• Directive
Gather every line in the records below that contains the word "trunk". Case counts.

[Begin Material for this exercise]

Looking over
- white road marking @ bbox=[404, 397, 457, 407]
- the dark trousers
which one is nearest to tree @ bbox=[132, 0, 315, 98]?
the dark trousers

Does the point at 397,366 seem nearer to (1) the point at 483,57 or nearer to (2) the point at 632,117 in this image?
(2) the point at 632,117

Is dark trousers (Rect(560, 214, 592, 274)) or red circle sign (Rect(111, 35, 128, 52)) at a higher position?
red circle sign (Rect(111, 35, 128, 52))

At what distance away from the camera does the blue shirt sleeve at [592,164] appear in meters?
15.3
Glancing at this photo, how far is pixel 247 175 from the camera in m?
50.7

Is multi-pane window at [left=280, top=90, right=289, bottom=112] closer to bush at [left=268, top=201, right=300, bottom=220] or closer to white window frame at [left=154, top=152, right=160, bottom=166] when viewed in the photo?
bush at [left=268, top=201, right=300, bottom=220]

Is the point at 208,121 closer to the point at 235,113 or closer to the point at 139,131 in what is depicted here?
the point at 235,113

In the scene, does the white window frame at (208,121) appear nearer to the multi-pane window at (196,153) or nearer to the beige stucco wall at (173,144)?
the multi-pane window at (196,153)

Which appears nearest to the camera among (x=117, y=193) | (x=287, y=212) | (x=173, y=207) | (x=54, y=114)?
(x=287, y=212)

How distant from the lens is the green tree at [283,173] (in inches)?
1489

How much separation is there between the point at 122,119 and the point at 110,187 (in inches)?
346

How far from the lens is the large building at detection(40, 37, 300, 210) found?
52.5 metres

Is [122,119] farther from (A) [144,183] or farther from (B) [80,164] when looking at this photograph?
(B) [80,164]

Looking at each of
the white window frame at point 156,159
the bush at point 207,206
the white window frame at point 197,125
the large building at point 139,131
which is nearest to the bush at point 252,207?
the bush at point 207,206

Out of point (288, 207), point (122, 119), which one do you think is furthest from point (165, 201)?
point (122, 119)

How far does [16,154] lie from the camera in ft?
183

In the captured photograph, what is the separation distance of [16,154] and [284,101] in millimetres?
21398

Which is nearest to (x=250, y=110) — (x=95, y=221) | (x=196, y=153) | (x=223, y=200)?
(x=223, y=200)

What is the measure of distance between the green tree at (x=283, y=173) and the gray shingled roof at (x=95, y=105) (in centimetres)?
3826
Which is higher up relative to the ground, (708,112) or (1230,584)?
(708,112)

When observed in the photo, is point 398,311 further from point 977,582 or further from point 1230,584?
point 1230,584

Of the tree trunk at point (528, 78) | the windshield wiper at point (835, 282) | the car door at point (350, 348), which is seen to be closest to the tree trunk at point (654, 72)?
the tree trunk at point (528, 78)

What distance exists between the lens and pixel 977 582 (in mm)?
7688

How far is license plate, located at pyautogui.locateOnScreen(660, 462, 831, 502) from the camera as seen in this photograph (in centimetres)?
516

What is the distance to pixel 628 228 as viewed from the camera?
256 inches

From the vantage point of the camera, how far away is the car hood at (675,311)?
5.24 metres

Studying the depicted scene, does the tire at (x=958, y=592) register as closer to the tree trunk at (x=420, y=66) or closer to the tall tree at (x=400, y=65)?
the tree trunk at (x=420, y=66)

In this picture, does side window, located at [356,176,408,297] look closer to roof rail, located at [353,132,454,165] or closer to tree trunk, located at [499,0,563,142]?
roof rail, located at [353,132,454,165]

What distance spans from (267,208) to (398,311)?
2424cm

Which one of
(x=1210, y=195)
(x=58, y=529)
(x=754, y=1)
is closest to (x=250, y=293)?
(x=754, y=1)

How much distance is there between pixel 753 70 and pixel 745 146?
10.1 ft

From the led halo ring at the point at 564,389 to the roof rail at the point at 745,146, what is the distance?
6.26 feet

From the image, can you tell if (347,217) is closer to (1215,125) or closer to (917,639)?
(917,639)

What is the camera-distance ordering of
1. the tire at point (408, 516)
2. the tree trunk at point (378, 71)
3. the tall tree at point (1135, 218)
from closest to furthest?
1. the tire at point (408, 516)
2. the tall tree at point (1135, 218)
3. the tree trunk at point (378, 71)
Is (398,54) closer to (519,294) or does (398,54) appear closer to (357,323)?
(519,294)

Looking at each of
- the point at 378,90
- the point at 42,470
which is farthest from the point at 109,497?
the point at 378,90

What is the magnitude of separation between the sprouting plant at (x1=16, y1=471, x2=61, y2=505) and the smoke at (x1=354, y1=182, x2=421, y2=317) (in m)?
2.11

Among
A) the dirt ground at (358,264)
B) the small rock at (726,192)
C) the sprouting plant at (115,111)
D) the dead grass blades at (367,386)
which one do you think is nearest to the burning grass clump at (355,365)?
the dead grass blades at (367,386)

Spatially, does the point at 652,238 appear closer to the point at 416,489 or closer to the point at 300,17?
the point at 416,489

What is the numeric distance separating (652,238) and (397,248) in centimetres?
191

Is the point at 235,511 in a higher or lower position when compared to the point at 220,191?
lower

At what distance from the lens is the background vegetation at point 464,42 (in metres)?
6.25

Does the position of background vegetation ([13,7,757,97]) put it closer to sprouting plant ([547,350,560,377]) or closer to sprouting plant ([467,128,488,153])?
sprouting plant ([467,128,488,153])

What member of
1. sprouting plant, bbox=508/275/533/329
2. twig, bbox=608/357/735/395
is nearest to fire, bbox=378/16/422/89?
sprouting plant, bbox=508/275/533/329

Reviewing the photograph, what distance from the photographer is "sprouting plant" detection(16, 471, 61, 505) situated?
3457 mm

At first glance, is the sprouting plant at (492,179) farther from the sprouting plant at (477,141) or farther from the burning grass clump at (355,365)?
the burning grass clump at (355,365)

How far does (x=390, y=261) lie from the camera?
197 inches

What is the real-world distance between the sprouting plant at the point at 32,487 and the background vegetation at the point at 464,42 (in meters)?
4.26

[End Material for this exercise]
[Begin Material for this exercise]

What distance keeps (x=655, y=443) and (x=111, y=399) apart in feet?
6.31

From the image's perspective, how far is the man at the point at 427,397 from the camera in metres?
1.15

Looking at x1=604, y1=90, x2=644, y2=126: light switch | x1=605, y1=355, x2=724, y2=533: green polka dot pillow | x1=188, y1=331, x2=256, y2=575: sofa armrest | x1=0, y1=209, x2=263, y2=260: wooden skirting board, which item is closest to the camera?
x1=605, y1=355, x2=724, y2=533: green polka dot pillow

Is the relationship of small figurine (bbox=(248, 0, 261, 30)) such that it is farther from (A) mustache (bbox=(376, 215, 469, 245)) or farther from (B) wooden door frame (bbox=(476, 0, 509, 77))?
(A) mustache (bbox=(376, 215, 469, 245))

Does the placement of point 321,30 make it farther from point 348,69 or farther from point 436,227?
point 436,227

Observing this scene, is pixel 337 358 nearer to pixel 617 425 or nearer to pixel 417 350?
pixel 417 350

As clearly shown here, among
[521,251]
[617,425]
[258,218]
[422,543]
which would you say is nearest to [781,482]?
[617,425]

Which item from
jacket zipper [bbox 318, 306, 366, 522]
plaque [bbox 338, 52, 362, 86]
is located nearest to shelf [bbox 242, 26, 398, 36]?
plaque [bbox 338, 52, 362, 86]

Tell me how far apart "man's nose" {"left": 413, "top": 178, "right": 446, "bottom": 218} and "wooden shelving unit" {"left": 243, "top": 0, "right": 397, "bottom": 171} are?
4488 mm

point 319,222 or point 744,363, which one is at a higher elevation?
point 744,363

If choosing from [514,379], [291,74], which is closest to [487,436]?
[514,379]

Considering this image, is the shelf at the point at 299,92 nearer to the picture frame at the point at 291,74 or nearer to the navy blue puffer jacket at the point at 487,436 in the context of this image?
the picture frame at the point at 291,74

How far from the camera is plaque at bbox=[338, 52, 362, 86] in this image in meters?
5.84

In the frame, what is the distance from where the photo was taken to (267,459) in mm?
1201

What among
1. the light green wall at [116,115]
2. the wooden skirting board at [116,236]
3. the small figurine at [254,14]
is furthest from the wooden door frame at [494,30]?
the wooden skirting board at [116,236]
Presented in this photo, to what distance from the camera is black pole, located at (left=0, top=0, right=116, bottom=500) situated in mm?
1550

[End Material for this exercise]
[Begin Material for this exercise]

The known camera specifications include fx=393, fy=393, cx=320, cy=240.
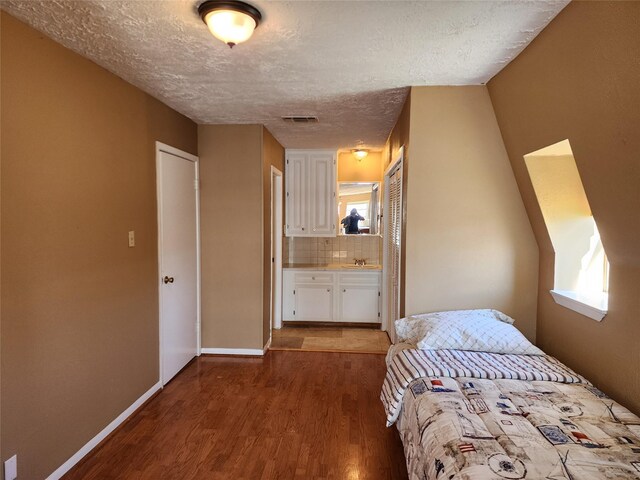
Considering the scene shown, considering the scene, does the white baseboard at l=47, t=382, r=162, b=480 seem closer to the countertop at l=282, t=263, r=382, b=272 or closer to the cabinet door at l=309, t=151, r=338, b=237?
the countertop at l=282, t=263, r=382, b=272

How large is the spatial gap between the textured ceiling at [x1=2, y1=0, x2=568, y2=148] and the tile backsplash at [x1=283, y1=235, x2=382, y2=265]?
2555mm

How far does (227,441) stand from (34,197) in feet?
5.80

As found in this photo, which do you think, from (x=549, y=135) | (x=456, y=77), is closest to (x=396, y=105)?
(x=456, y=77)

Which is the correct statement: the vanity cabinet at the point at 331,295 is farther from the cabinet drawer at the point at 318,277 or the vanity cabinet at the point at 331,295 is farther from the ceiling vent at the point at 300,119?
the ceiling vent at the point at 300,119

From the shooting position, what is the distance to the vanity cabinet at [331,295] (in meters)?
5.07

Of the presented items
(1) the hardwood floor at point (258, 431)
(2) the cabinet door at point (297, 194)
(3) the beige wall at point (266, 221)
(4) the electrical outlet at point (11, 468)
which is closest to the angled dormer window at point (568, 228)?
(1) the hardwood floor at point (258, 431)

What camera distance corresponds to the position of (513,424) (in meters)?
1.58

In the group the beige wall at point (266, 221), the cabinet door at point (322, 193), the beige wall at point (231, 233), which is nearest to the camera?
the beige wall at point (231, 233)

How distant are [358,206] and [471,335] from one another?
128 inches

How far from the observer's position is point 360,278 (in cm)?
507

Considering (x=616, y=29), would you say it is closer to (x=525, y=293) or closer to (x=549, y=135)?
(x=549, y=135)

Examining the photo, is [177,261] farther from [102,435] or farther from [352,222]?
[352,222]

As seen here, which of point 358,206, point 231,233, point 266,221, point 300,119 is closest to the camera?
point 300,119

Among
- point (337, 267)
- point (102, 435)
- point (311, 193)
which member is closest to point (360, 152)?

[End Material for this exercise]

• Worked answer
Of the tree trunk at point (528, 78) | the windshield wiper at point (835, 282) | the car door at point (350, 348), which is seen to be closest to the tree trunk at point (654, 72)?
the tree trunk at point (528, 78)
Studying the depicted scene, does the tire at (x=958, y=592) register as closer to the tree trunk at (x=420, y=66) or closer to the tall tree at (x=400, y=65)?
the tree trunk at (x=420, y=66)
In this picture, does side window, located at [356,176,408,297] look closer to roof rail, located at [353,132,454,165] or closer to tree trunk, located at [499,0,563,142]?
2. the tree trunk at point (378, 71)
3. the tree trunk at point (378, 71)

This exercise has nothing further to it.